Stored rows:
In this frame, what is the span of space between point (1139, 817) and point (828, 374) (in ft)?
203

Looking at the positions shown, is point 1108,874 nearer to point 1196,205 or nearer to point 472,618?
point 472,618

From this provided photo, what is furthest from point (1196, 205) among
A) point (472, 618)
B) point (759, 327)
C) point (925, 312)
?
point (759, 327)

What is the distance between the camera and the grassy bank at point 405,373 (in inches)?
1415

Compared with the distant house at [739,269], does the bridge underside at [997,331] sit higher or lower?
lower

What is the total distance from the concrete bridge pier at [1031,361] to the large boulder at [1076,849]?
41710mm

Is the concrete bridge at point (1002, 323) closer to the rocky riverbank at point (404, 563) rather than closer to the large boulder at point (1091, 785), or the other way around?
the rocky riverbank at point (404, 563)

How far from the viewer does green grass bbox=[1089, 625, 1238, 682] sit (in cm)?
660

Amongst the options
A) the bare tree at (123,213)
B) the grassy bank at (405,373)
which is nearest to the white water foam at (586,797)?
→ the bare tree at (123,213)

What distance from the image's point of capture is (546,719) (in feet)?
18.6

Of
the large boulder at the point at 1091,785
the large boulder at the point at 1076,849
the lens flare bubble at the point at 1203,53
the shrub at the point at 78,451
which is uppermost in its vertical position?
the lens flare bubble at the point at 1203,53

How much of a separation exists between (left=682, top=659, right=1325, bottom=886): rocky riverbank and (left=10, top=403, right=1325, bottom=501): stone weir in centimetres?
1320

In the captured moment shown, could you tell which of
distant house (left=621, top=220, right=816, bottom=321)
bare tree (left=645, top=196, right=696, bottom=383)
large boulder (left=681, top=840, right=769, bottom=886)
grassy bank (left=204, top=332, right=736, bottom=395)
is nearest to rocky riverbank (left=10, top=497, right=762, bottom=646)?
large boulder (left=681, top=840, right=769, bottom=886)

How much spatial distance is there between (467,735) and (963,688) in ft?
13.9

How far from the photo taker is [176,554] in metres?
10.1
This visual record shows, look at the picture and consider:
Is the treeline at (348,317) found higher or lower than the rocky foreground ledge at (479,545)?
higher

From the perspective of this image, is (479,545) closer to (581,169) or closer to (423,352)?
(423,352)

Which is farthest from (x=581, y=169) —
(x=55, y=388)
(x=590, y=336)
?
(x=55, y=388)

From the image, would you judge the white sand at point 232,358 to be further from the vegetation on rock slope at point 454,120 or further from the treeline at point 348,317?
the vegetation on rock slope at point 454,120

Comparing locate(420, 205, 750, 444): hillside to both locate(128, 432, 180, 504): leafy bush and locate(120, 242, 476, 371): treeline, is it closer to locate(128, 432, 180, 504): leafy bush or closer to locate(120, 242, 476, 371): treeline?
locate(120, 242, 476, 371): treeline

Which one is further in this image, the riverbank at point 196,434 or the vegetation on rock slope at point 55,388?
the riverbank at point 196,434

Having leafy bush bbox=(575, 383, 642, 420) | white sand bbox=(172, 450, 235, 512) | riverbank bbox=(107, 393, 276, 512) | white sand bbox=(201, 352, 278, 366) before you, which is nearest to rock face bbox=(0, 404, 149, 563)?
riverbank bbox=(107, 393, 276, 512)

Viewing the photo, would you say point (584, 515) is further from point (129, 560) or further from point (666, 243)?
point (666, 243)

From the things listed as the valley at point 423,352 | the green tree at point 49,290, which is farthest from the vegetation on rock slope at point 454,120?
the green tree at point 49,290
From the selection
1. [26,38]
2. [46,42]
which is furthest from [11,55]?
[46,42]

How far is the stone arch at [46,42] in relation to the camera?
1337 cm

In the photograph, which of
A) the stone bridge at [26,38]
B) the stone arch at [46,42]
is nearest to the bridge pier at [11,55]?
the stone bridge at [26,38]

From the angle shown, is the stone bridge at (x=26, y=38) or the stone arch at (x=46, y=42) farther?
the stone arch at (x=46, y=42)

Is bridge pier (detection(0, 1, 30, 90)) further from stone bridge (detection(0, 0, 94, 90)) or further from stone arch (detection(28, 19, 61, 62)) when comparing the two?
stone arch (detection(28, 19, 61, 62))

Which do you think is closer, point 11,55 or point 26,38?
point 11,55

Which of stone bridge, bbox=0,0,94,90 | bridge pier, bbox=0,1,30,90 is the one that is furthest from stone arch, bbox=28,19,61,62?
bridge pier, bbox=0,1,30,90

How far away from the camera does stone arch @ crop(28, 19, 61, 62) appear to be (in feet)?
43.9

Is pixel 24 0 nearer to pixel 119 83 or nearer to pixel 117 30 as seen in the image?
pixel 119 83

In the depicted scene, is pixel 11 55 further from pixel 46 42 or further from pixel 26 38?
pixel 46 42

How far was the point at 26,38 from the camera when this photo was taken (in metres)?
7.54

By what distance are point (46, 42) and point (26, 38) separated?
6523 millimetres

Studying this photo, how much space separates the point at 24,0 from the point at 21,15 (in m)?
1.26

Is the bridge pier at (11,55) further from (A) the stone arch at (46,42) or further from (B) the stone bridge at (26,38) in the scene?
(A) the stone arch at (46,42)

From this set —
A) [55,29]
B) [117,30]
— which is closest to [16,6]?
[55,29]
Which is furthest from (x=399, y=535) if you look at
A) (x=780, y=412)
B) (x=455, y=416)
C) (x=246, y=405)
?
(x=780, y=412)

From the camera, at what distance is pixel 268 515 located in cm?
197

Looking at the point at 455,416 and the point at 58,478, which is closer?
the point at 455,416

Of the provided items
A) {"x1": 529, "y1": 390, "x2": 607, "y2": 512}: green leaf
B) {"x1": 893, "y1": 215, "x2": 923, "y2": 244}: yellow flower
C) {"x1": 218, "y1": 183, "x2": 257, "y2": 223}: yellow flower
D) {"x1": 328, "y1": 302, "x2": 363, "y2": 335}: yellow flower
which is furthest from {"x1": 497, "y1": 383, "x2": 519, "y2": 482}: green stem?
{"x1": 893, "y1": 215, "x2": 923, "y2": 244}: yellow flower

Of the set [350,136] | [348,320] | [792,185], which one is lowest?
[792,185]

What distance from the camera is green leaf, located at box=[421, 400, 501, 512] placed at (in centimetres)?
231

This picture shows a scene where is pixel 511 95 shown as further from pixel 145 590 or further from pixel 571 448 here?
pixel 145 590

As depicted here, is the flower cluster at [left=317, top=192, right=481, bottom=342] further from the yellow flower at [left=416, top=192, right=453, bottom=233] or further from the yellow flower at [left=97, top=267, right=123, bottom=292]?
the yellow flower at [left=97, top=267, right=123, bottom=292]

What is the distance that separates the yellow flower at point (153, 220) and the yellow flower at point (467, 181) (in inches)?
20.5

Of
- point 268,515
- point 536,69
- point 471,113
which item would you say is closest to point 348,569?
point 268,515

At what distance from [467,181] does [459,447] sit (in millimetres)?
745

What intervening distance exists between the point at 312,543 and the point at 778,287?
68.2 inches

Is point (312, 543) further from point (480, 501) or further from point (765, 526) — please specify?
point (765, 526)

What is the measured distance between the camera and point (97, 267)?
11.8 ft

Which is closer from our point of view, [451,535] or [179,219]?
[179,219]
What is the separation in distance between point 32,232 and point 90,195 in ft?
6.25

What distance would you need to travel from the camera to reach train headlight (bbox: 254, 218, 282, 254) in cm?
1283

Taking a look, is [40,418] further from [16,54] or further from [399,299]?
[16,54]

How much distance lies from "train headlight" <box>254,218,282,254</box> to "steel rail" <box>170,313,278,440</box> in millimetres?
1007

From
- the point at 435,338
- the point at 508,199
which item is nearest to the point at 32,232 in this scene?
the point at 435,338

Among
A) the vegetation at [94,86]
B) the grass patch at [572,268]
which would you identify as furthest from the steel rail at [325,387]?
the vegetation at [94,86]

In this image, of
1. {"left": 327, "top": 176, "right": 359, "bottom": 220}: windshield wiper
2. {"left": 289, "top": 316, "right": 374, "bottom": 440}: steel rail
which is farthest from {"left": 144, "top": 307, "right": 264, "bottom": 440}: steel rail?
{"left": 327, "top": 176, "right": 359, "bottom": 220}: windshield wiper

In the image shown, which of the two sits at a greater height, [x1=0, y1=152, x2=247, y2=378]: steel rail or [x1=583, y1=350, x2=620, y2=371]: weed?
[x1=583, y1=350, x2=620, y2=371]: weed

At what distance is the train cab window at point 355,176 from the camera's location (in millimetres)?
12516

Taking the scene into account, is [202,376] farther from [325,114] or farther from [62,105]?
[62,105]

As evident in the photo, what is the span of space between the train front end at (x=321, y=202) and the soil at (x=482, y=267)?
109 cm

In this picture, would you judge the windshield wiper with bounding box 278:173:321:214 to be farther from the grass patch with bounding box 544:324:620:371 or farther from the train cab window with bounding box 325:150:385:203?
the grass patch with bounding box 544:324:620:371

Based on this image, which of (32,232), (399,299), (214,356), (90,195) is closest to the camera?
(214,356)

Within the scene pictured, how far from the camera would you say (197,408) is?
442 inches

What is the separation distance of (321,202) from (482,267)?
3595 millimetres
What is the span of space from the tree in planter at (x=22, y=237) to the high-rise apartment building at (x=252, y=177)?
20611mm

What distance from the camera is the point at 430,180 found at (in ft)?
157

Work instructions: Find the line with "In this picture, would" in the listing above, then write out that line and each remaining line exactly, with no other text.

Solution to this task:
In this picture, would you judge the windshield wiper with bounding box 278:173:321:214 to be farther from the grass patch with bounding box 544:324:620:371 or farther from the train cab window with bounding box 325:150:385:203?
the grass patch with bounding box 544:324:620:371

Based on this image, which of (32,232), (399,299), (214,356), (90,195) is closest to the camera?
(214,356)

Within the scene pictured, how far from the camera would you say (197,408) is?
442 inches

What is the separation distance of (321,202) from (482,267)?
3595 millimetres
What is the span of space from the tree in planter at (x=22, y=237) to the high-rise apartment building at (x=252, y=177)?
20611mm

What distance from the camera is the point at 430,180 found at (in ft)?
157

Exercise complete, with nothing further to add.